Re: alt and authoring practices

On May 4, 2008, at 2:01 AM, Smylers wrote:

> Acepting that would be _lowering_ the standard of alt text required
> from that in the current HTML 5 draft, which currently insists on a
> proper alternative.  I don't think lowering the level of acceptable
> alt text like this would be an improvement to accessibility.

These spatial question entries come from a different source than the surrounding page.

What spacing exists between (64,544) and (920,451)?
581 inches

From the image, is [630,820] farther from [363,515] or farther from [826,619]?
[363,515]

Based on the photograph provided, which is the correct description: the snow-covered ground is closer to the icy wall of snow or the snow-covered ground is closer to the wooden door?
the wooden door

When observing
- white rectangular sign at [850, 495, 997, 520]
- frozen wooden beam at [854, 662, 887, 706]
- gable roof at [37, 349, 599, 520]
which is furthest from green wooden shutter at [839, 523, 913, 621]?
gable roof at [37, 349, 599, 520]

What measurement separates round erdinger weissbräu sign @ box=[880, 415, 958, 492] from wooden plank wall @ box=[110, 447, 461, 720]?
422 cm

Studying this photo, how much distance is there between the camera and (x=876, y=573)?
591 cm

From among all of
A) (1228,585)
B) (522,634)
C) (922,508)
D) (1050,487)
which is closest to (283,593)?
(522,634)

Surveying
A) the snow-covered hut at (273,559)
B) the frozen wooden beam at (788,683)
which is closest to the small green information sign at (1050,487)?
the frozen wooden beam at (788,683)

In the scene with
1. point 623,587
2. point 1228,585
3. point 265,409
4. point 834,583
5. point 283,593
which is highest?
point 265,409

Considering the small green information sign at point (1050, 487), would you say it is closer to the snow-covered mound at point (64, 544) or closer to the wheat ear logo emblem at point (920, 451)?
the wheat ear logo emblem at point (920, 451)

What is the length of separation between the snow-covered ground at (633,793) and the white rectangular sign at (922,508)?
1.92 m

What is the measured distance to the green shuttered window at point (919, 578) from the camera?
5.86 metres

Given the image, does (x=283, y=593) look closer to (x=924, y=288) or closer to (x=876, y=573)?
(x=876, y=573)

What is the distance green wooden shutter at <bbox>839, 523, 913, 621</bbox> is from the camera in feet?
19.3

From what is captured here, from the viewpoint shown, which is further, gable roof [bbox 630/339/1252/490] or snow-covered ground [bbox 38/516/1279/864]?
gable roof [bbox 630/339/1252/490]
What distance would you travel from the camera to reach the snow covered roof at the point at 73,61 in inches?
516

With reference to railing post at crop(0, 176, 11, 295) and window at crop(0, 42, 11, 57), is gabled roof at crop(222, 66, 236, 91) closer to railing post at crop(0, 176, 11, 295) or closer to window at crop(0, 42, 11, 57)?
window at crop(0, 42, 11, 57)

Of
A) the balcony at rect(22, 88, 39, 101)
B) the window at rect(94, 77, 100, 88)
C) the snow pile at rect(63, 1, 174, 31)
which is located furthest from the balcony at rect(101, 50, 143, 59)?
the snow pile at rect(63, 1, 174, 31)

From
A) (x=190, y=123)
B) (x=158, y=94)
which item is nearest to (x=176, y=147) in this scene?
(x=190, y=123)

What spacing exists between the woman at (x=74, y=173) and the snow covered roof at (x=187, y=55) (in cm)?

Yes, it diminishes what @alt is used for compared to the HTML5 draft.  
However, it improves @alt by brining it at least back to current best  
practice (if not better since we have an opportunity to improve up on  
current practice). The problem with the current draft is it tries to  
collapse multiple semantics into one attribute and then make that  
attribute optional Both steps make the situation worse for  
accessibility. Once we decide to take one of the steps then we have a  
raging debate over whether the other step could improve or diminish  
accessibility.

The point is that we shouldn't take both of those steps. We should  
instead maintain the separate mechanisms (@alt, file metadata  
descriptions, described-by / longdesc referenced document fragments).  
Then the commitment of maintaining @alt as mandatory is easy to make.  
No one has yet presented a use case for collapsing these mechanisms  
into a single — already misunderstood — attribute.

Smylers, you should take a step back and think about this debate. I'm  
trying to tell you that you're not understanding the other position,  
and you're response is to to nitpick about one phrase or another.